▼

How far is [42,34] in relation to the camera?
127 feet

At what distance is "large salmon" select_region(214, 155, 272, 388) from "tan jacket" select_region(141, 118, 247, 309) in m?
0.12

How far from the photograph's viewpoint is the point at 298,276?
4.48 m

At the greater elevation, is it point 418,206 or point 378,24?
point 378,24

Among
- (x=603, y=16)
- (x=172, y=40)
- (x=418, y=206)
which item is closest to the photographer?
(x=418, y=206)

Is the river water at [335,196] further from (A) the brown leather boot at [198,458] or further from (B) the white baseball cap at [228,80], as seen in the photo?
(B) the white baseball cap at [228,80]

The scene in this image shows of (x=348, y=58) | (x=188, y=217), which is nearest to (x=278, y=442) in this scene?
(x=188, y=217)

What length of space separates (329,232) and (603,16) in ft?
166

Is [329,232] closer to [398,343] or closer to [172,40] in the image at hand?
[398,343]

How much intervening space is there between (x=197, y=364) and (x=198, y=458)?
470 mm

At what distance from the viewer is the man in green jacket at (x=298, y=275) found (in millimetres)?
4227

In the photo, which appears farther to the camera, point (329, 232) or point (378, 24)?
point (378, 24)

▲

In this exercise, repeat all entries exactly.

# [Reply]
How far is [42,34] in relation to the camera?
127 feet

At what distance is "large salmon" select_region(214, 155, 272, 388) from "tan jacket" select_region(141, 118, 247, 309) in m?
0.12

How far from the photograph's viewpoint is the point at 298,276?
4.48 m

At the greater elevation, is it point 418,206 or point 378,24?
point 378,24

Among
- (x=603, y=16)
- (x=172, y=40)
- (x=418, y=206)
which item is closest to the photographer?
(x=418, y=206)

Is the river water at [335,196] further from (A) the brown leather boot at [198,458] or further from (B) the white baseball cap at [228,80], as seen in the photo?
(B) the white baseball cap at [228,80]

The scene in this image shows of (x=348, y=58) | (x=188, y=217), which is nearest to (x=278, y=442) in this scene?
(x=188, y=217)

What length of space separates (329,232) and (603,16) in ft?
166

Is [329,232] closer to [398,343] or closer to [172,40] in the image at hand?
[398,343]

How much intervening space is there between (x=197, y=364) and (x=198, y=458)?
470 mm

At what distance from the viewer is the man in green jacket at (x=298, y=275) found (in millimetres)?
4227

In the photo, which appears farther to the camera, point (329, 232) or point (378, 24)?
point (378, 24)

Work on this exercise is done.